Vagues de licenciements continues
Les prévisions restent assez optimistes, peut-être trop : « L’industrie continue de se stabiliser après certaines turbulences causées par la pandémie. Les deux prochaines années semblent relativement brillantes pour le marché mondial des jeux. Les revenus devraient atteindre 205,4 milliards de dollars en 2026, en affichant une croissance annuelle mondiale du marché de + 1,3 % », a indiqué Tom Wijman (photo de gauche), analyste en chef des jeux vidéo chez Newzoo (1). En attendant, le marché mondial du jeu vidéo n’est pas vraiment à la fête : les suppressions d’emplois dans les studios de développement se succèdent à un rythme soutenu, comme le relève Game Industry Layoffs. Ainsi, rien que sur l’année 2023 (2), l’industrie du 10e Art a détruit quelque 10.500 postes (voir graphique page suivante), contre 8.500 l’année précédente (3). Les premiers services impactés sont les équipes online (27 %), les éditeurs (19 %), les consoles (17 %), le mobile (14 %), la technique (14 %), les indépendants (5 %) et l’AR/VR (4 %). Le « Top 5 » des maisons mères les plus impactées par ces compressions d’effectifs dans les studios du monde entier sont Unify, ByteDance, Embracer, Epic Games et Amazon Games (également touchée la plateforme Twitch appartenant au géant du e-commerce). Le géant français Ubisoft n’échappe pas à cette saignée avec, selon les calculs de Edition Multimédi@, 255 emplois en moins l’an dernier. Tandis que son compatriote Gameloft, filiale de Vivendi, s’est délestée de 100 personnes sur la même période. Mais le pire semble à venir puisqu’à mai 2024 et depuis le début de l’année, ce sont déjà 9.400 postes qui sont détruits (4). Quant à Microsoft, qui a déjà supprimé 1.900 emplois et principalement chez Activision Blizzard, il vient de fermer quatre studios Bethesda (5). Les vagues de licenciements sont autant de game over.

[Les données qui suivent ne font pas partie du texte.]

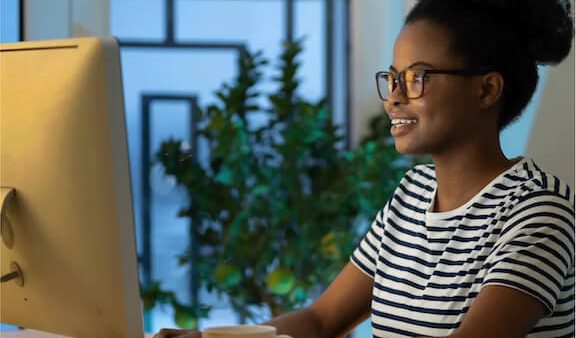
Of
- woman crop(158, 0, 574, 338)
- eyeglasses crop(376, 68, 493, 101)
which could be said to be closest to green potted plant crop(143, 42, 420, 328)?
woman crop(158, 0, 574, 338)

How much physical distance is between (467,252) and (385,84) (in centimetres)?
38

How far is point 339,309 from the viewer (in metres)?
1.91

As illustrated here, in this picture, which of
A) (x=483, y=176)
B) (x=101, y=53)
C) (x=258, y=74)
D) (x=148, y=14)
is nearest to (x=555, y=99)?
(x=483, y=176)

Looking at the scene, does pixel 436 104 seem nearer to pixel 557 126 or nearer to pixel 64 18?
pixel 557 126

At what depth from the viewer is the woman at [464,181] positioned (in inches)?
63.4

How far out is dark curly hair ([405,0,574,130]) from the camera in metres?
1.73

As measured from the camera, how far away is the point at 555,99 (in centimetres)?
225

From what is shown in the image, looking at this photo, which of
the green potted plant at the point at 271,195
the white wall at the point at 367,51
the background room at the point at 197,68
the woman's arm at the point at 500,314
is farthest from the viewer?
the background room at the point at 197,68

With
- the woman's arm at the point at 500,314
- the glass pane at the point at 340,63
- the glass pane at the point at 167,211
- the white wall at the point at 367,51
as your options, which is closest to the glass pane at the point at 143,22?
the glass pane at the point at 167,211

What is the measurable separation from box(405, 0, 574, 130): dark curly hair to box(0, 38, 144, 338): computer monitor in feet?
2.33

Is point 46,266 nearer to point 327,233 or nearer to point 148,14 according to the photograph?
point 327,233

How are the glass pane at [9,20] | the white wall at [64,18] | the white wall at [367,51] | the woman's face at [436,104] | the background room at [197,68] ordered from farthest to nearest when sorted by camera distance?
the background room at [197,68] < the white wall at [367,51] < the white wall at [64,18] < the glass pane at [9,20] < the woman's face at [436,104]

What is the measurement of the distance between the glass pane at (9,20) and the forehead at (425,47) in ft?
4.06

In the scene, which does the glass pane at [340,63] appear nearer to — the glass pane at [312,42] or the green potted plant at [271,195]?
the glass pane at [312,42]
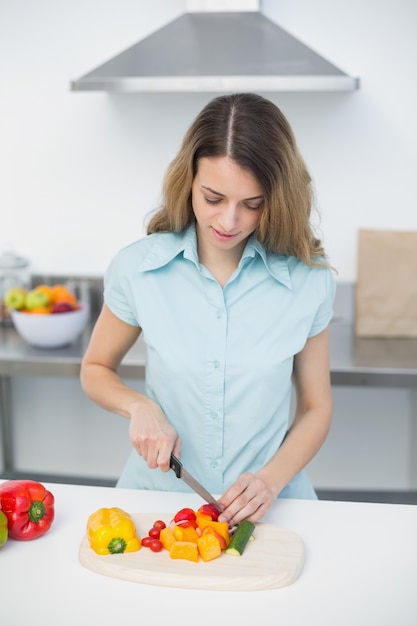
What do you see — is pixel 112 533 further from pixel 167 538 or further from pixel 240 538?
pixel 240 538

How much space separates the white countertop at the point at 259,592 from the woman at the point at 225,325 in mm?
173

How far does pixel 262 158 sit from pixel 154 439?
50cm

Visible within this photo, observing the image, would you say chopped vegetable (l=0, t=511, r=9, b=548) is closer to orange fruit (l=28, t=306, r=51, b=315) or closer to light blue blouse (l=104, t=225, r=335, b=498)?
light blue blouse (l=104, t=225, r=335, b=498)

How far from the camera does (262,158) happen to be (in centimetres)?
136

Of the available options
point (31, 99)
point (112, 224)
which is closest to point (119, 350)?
point (112, 224)

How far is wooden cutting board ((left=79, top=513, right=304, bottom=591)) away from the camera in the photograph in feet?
3.72

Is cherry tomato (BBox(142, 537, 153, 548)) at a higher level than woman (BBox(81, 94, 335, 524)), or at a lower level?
lower

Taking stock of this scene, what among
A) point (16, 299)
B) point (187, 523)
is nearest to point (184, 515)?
point (187, 523)

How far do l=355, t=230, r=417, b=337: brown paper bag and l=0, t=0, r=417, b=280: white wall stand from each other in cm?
13

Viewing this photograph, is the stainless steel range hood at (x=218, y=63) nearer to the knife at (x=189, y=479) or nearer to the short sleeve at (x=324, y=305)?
the short sleeve at (x=324, y=305)

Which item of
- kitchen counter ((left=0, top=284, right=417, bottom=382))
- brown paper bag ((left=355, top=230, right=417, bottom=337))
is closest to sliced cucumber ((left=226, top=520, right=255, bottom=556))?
kitchen counter ((left=0, top=284, right=417, bottom=382))

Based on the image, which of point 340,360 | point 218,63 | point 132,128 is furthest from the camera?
point 132,128

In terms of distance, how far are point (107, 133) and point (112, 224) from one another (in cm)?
32

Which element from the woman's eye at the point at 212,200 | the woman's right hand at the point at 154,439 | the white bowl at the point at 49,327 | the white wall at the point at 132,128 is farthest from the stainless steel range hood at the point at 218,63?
the woman's right hand at the point at 154,439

En toile de fond, il y a le spleen des développeurs de jeux vidéo. « Dire que l’année [2023] a été difficile pour les développeurs de jeux serait un euphémisme. Ils ont été confrontés à l’adversité et à l’incertitude à chaque tournant, alors que les bouleversements technologiques et l’instabilité du lieu de travail continuent de changer le paysage industriel dans son ensemble », résume Alissa McAloon (photo de droite) éditrice du site spécialisé Game Developer qui a réalisé – à l’occasion de la Game Developers Conference (GDC) de San Francisco en mars 2024, organisée par Informa (6) – un vaste sondage auprès de 3.000 développeurs de jeux vidéo (avec l’analyse d’Omdia). Les « ajustements » des effectifs dans les studios les impactent en premier, qu’ils soient designers ou développeurs. Il ressort notamment pour la première fois de cette enquête que « les hommes représentent une grande majorité (87 %) des développeurs de jeux [vidéo] avec 21 ans ou plus d’expérience dans l’industrie du jeu, et les hommes blancs sont globalement le plus grand groupe démographique (92 %) ».
Le 10e Art à la croisée des chemins
L’industrie du jeu vidéo est à la croisée des chemins, entre les jeux mobiles, les consoles de jeux, la dématérialisation par le Cloud Gaming ou encore l’IA générative. Si près de la moitié du chiffre d’affaires mondial a été générée en 2023 par les jeux mobiles, il a reculé de -1,6 % sur un an, d’après Newzoo, au profit des jeux pour ordinateurs à télécharger ou en boîte qui sont en croissance. Le cabinet d’études néerlandais souligne que « les éditeurs mobiles sont actuellement confrontés à des défis de monétisation et d’acquisition d’utilisateurs liés à la confidentialité en raison des politiques d’Apple et de Google ».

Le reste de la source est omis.